# Chip burning



## InlinePerformance (Oct 25, 2008)

I was wondering if their are any obdii guys out their burnin chips-i wanted to know what the actual chip tou were using to burn the files onto is-the actual brand and serial number, having some problems with my burner and chip compatability when they make it tonthe ecu- this is for aba tuning. Any helpmis awsome!


Sent from my iPhone using Tapatalk


----------



## TIGninja (Mar 21, 2010)

InlinePerformance said:


> I was wondering if their are any obdii guys out their burnin chips-i wanted to know what the actual chip tou were using to burn the files onto is-the actual brand and serial number, having some problems with my burner and chip compatability when they make it tonthe ecu- this is for aba tuning. Any helpmis awsome!
> 
> 
> Sent from my iPhone using Tapatalk


Convert to OBD1, OBD2 is crap anyways.


----------



## InlinePerformance (Oct 25, 2008)

Totally disagree-but thanks for the insitefull information.
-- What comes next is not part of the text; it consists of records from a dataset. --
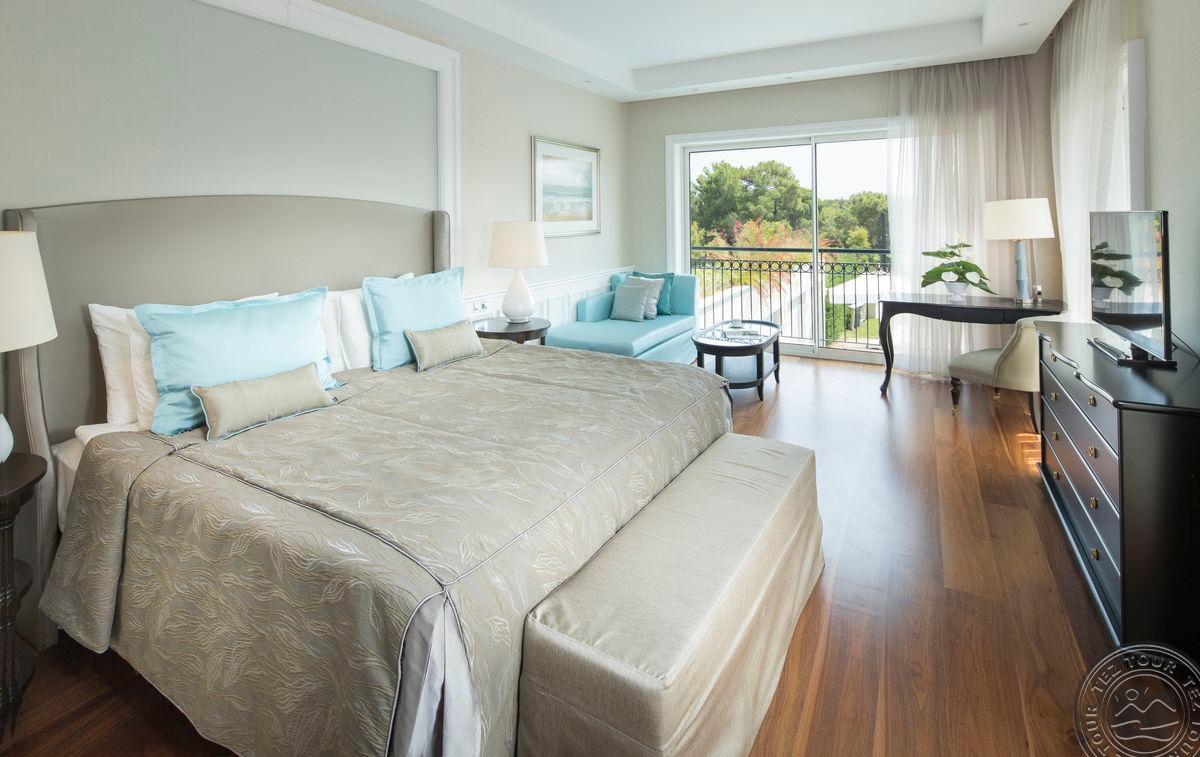 TITANIC DELUXE GOLF  BELEK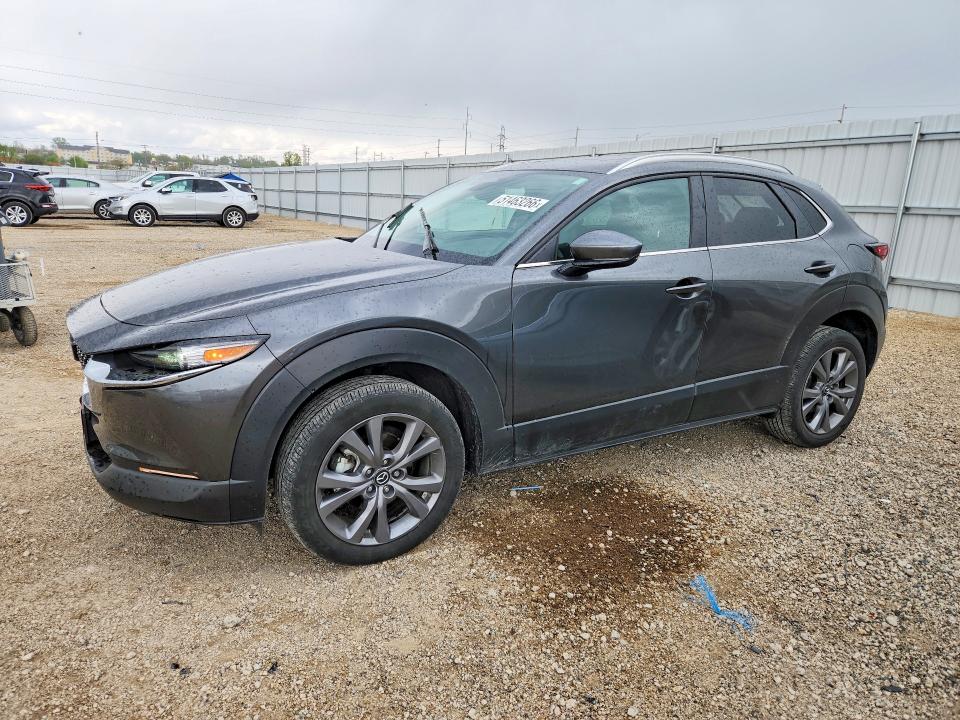 Aukcja sprzedaży 2024 Mazda Cx-30, vin: 3MVDMBCM7RM708397, numer aukcji: 51463266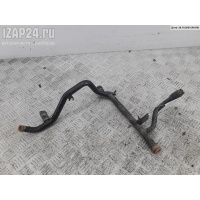 Трубка охлаждающей жидкости металлическая Volkswagen Bora 1999 06a121065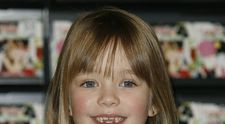 Connie Talbot îl uimește pe Simon Cowell din nou. A revenit pe scena Britain's Got Talent după 12 ani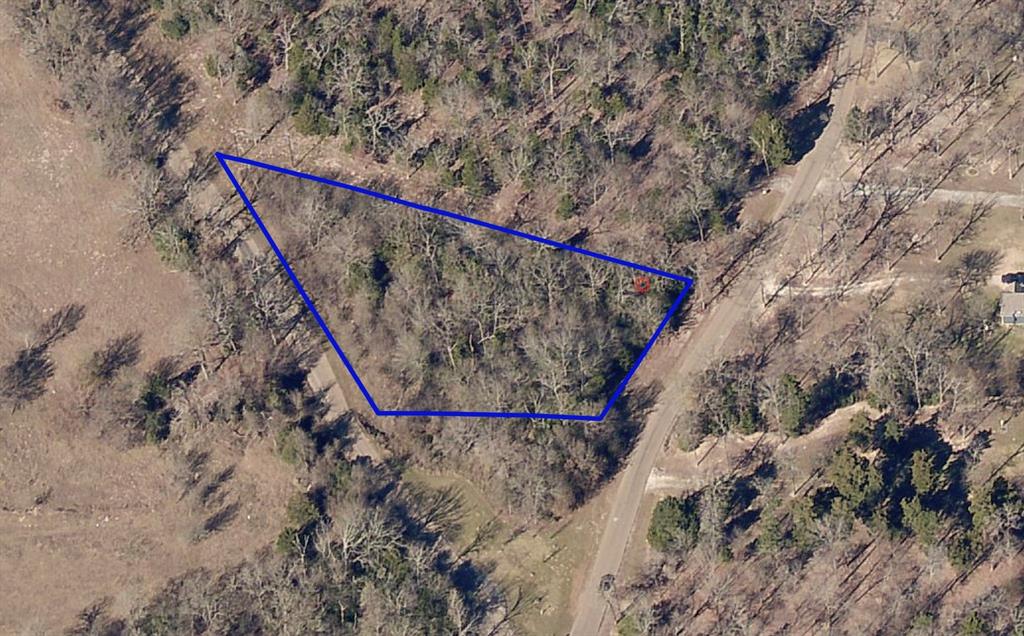 Lot 152 Shenandoah Drive Property Photo 3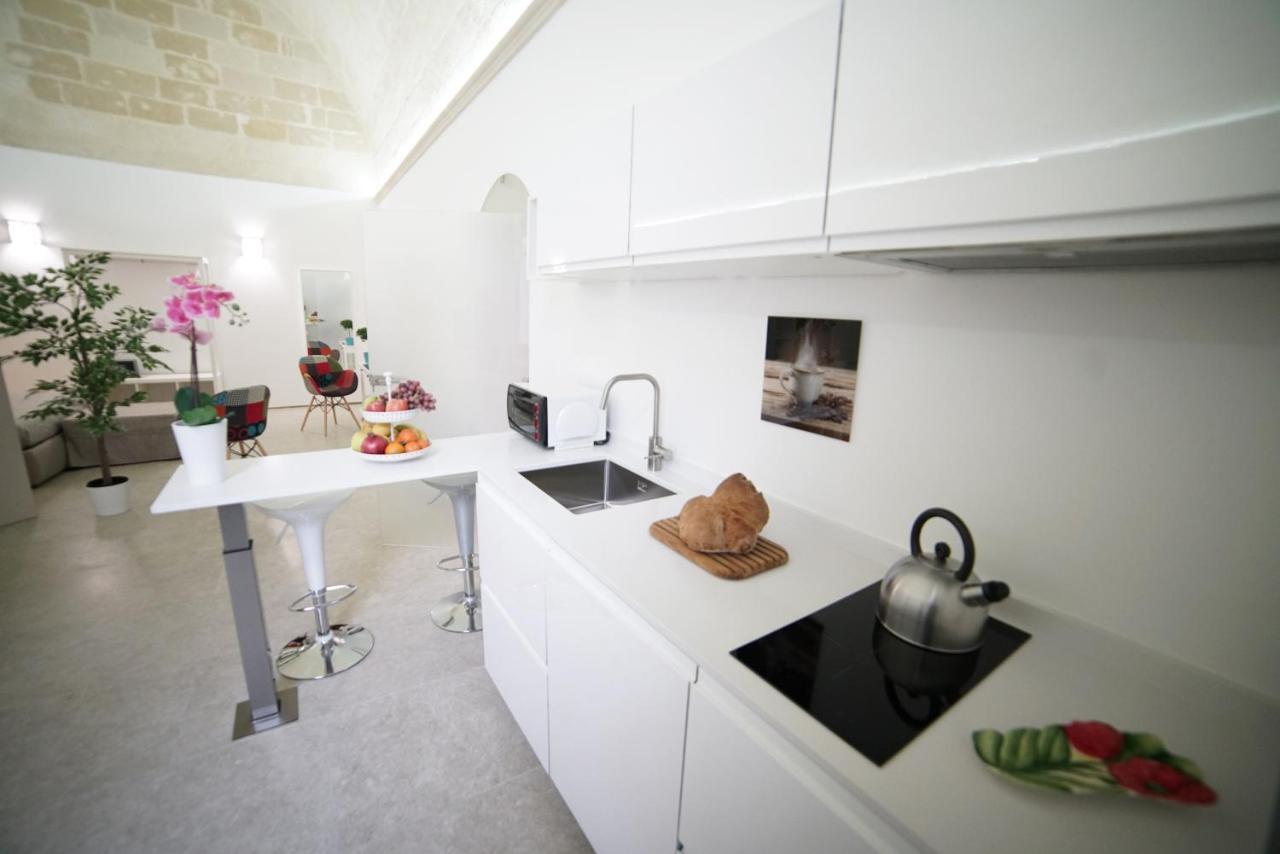 Petra Mater Casa Vacanze Matera Buitenkant foto
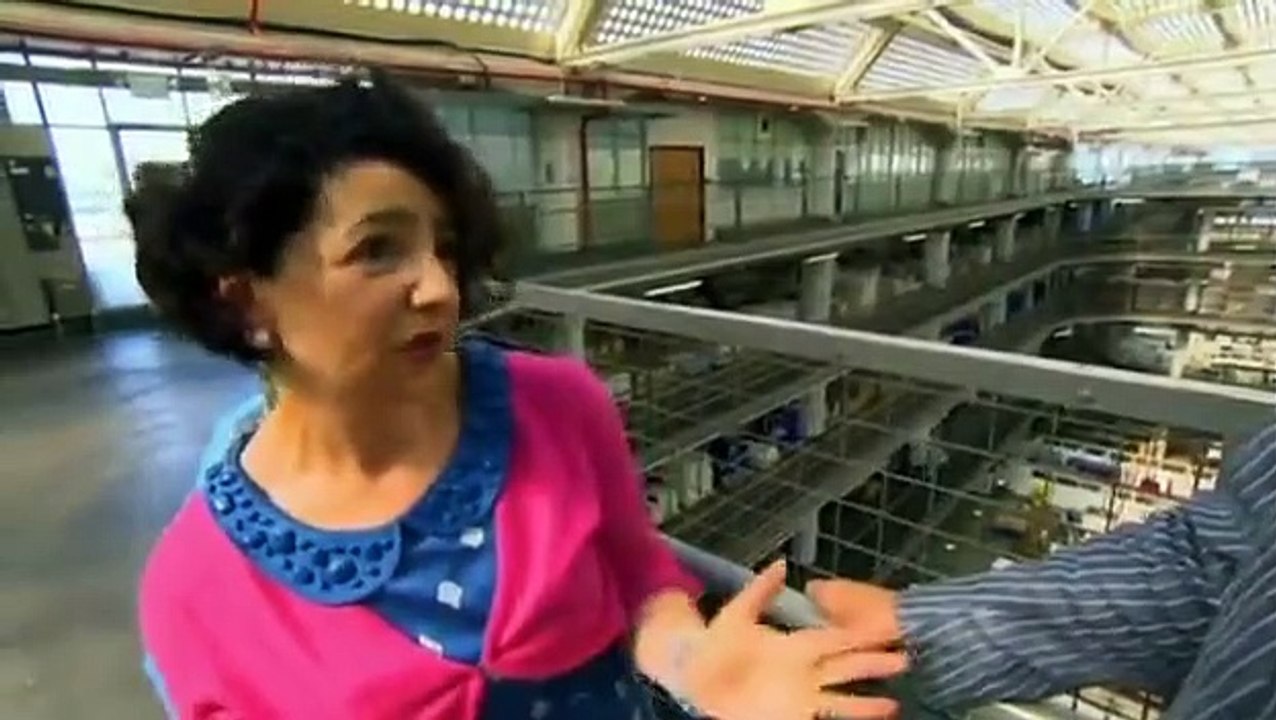 Great British Railway Journeys - Se6 - Ep11 HD Watch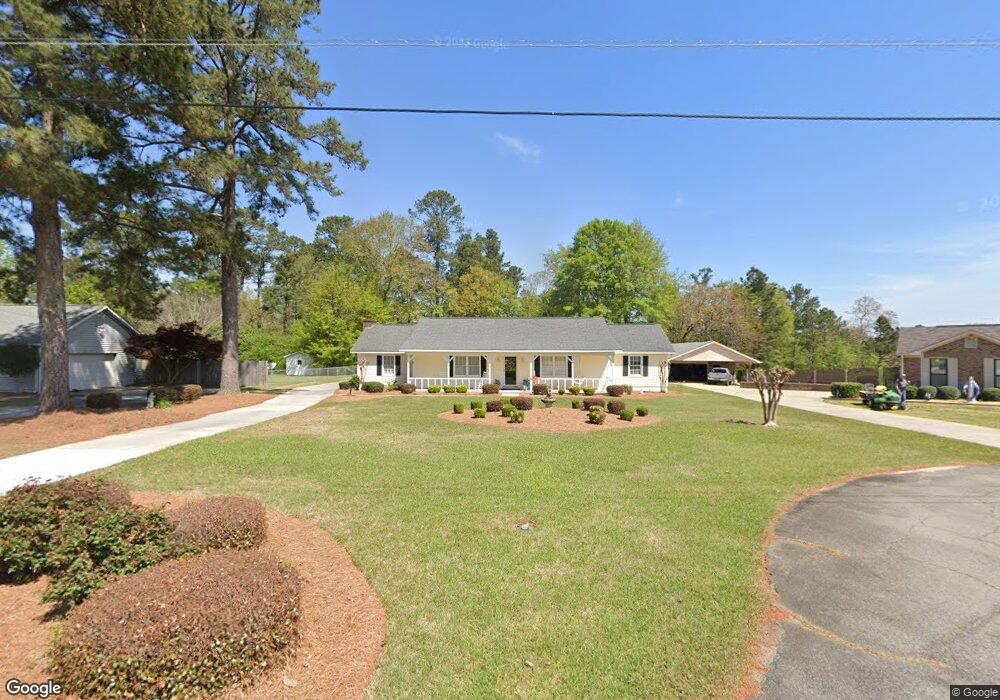 3805 Bobby Ct, Macon, GA 31216 - photo 1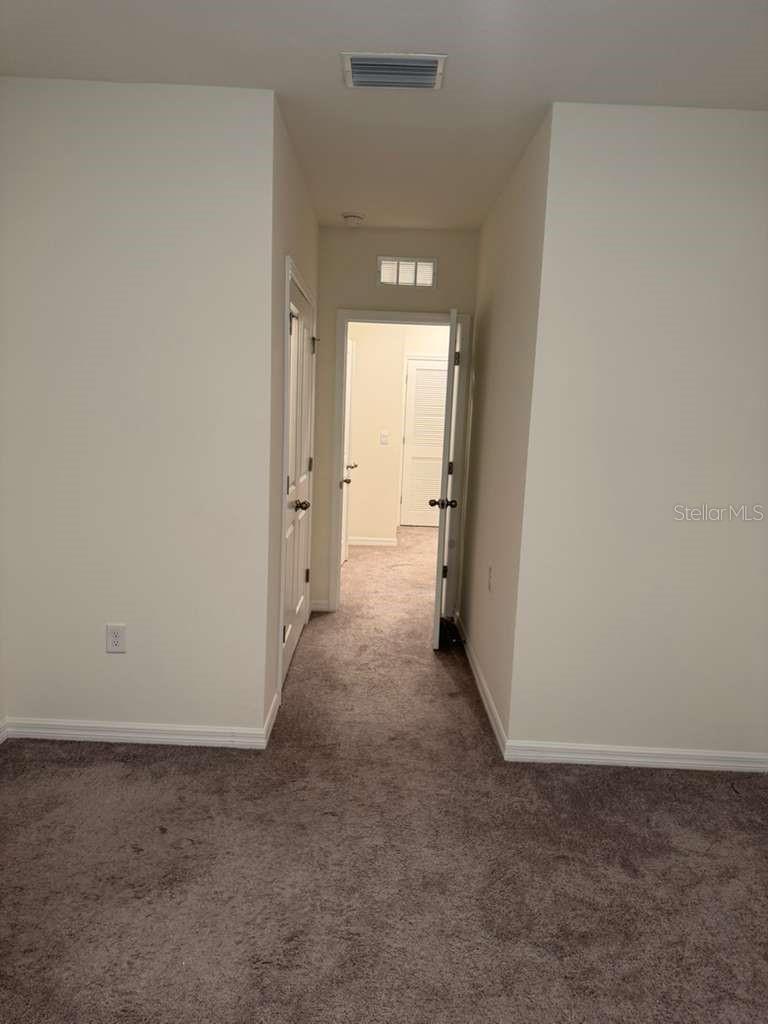 MEADOW RIDGE - Residential Lease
Sent from my iPhone using Tapatalk


----------



## TIGninja (Mar 21, 2010)

InlinePerformance said:


> Totally disagree-but thanks for the insitefull information.
> 
> 
> Sent from my iPhone using Tapatalk


There is zero advantage to using OBD2 and many for using OBD1. You can emulate and live edit OBD1, but you cannot do this with OBD2 without spending foolish money. That alone is worth the switch. There are fully developed free programs to do this with as well. Equipment to do it is cheap. There is no sane reason to mess around with OBD2. 

http://forums.vwvortex.com/showthre...-tuning-thread&highlight=OBD1+motronic+tuning


----------